# Ever been told to "TURN IT DOWN!!" by venue organizers?



## prodigal_son

We are considering using edrums and DI bass with a smaller mic'd guitar amp for a near future gig because the place we will be performing at is small and probably won't handle the volume level at which we normally practice at. I am thinking we are going to have to monitor the hell out of everything just to somewhat hear ourselves. We are a rock band and need to be loud to a certain degree as far as I am concerned. Does anyone know of effective ways to perform at a much lower volume and still maintain the majority of what you are trying to accomplish with your show?


----------



## CocoTone

Where's the popcorn? This should be entertaining.

CT.


----------



## Guest

What venue wants to hire a rock band but can't handle the volume of rock drums? I want to make sure I put it on my list of venues to avoid at all costs.


----------



## ne1roc

Everyone needs to watch this!!

[YOUTUBE]W2hRApdLADA[/YOUTUBE]


----------



## Guest

That was bloody brilliant.


----------



## Powdered Toast Man

Usually, "TURN IT DOWN!" is code for "We want you to stop playing entirely, but don't know how to say it. We're hoping you take the hint." or more simply, "YOU SUCK!"


----------



## hollowbody

I'm actually on the hunt for a smaller amp exactly for these reasons. Some of the places I want to play (because I know the owners, or I like the venue) aren't really geared towards loud rock bands. Not that they don't _want_ them, but that they don't normally have them. I figure my JTM45 half-stack is going to be overkill, so I'm looking for a small combo. Even still, I'll be turning it up.

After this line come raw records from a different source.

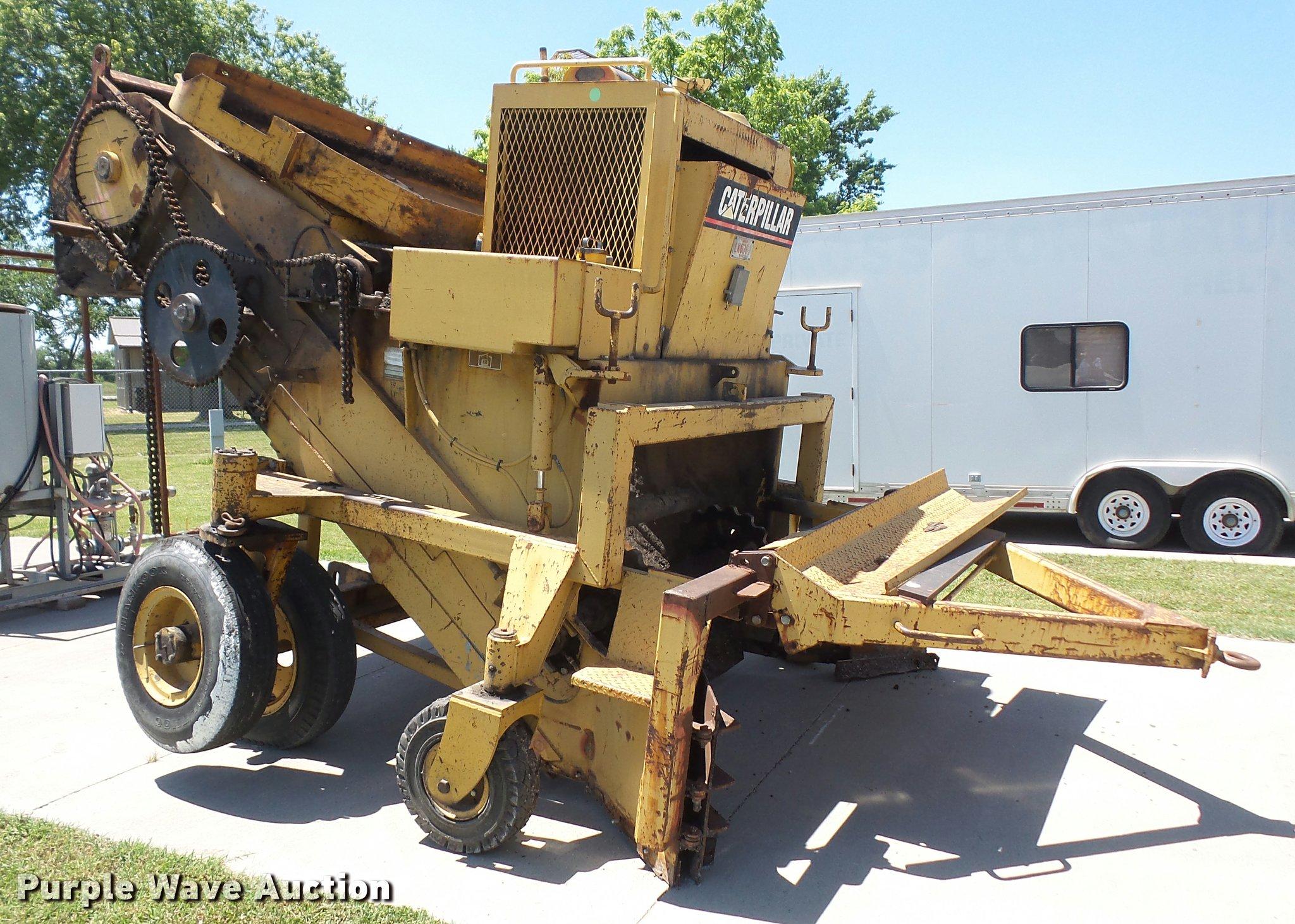 Caterpillar WE-851B portable windrow elevator | Item DA6330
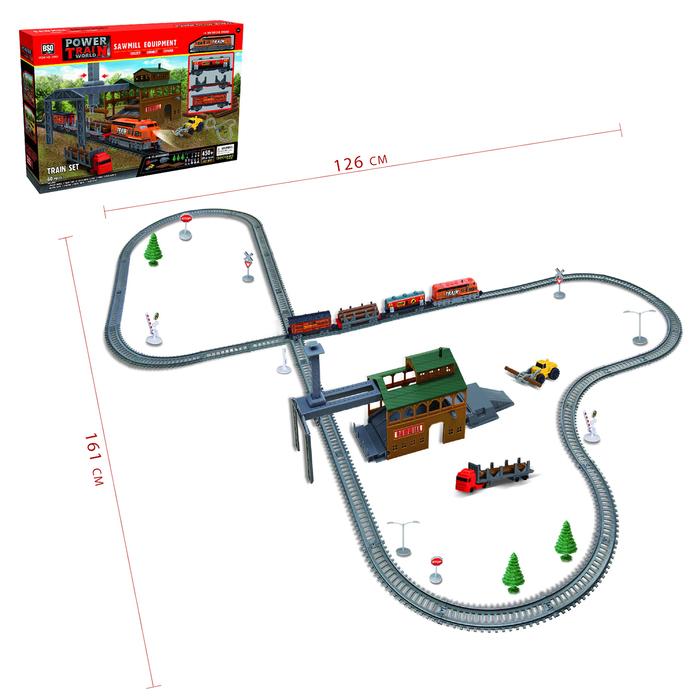 Железная дорога «Лесопилка» работает от батарек, длина пути 4,5 м.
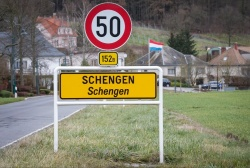 Bulgaria: Deutsche Welle: Why the EU does not Want to Hurry with Bulgaria's Entry into Schengen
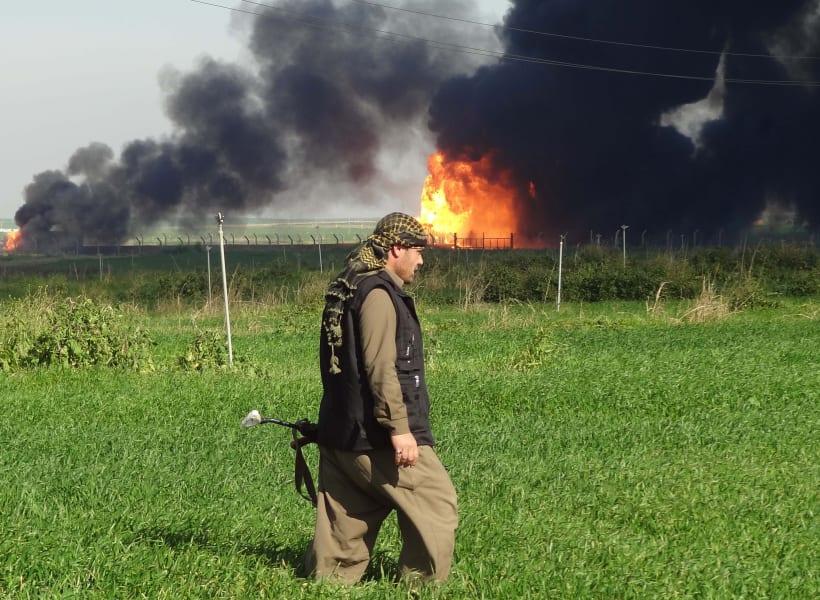 Pershmerga burning oil field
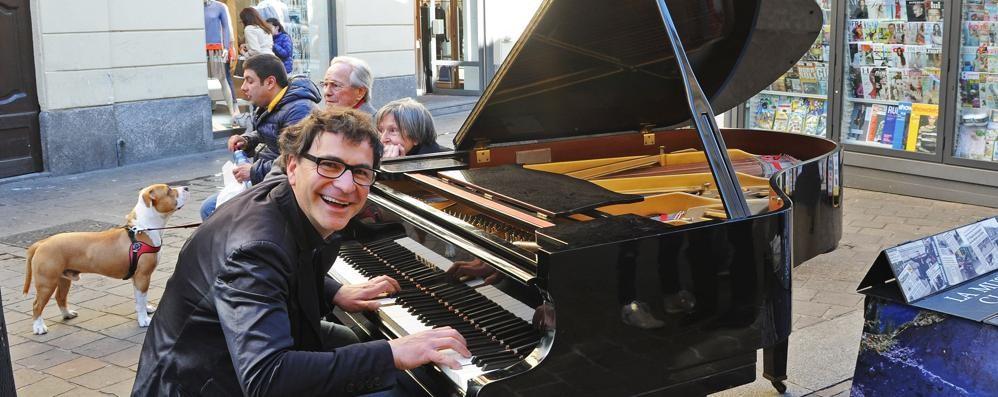 Torna il pianista per strada Un anno fa multe e polemica
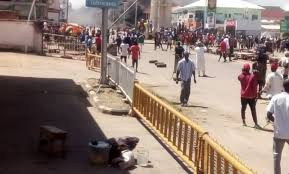 Breaking: Jos #EndSARS Protest Turns Sour As Violent Thugs Attack (Watch Video)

I figure any place that says you're too loud is the kind of place that _doesn't actually want_ a live band, but thinks they _should_ have one. Most of my regular haunts for live music aren't the kinds of places to go for quiet conversation, or will have separate areas far away from the stage for that kind of thing. If people are out to see a rock show, they want to see a rock show, and that involves volume.

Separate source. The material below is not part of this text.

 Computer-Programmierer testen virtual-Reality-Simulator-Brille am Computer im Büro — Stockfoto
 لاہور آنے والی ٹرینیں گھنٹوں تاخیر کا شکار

Conversely, there's legit reasons for being asked to turn down, like, y'know, your stage volume is louder than the FOH


----------



## guitarman2

I have taken the volume control on my amp out of the equation by turning it on max and crazy gluing it there.


----------



## Guest

guitarman2 said:


> I have taken the volume control on my amp out of the equation by turning it on max and crazy gluing it there.


"Turn it down? Sorry man. This amp has one volume: peel your f****** face off."

I like it.


----------



## Stevo

ne1roc said:


> Everyone needs to watch this!!
> 
> [YOUTUBE]W2hRApdLADA[/YOUTUBE]


OMG, that is hilarious. It hits pretty close to home at a lot of wedding gigs.... haha


----------



## sivs

I work in/play at a church primarily. I've toured the country playing churches, and the request is usually the same - less volume. This may not apply the same way because we weren't trying to be primarily a rock band, but we found it was a hard line to walk. Sometimes we had the drummer use rods. In-ear monitoring can help clear things up. The biggest thing I've found is that a competent sound guy can get a clear mix at reasonable volume levels. If your sound guy isn't great, usually they turn things up to try to get clarity, and that can just make it worse. I'm also sold on smaller amps now. I've never played a venue big enough to crank my AC30 - even for 2000 people. I've now got a matchless lightning (15w with master volume) and a reason bambino (2/8 watt) and both are plenty loud to keep up with drummers. If I was never miced it might be different, but everything I play I use a mic.


----------



## ronmac

There is nothing a sound person can do to create a mix at the volume the venue is comfortable with if the drummer and bass player over power the stage. Sometimes it's a matter of the venue booking the wrong act, and sometimes it's musicians that don't understand or can't control the dynamics of their instruments.


----------



## prodigal_son

Powdered Toast Man said:


> Usually, "TURN IT DOWN!" is code for "We want you to stop playing entirely, but don't know how to say it. We're hoping you take the hint." or more simply, "YOU SUCK!"


That's what I thought too man and then they booked us again for an "outside in the tent" show. We have yet to be told that we suck. We don't. It was more a matter of being way to loud for the size of the room. The organizer kept warning us before the show that we couldn't be loud. He said this after he saw how many speakers we had rolled in.


----------



## prodigal_son

iaresee said:


> What venue wants to hire a rock band but can't handle the volume of rock drums? I want to make sure I put it on my list of venues to avoid at all costs.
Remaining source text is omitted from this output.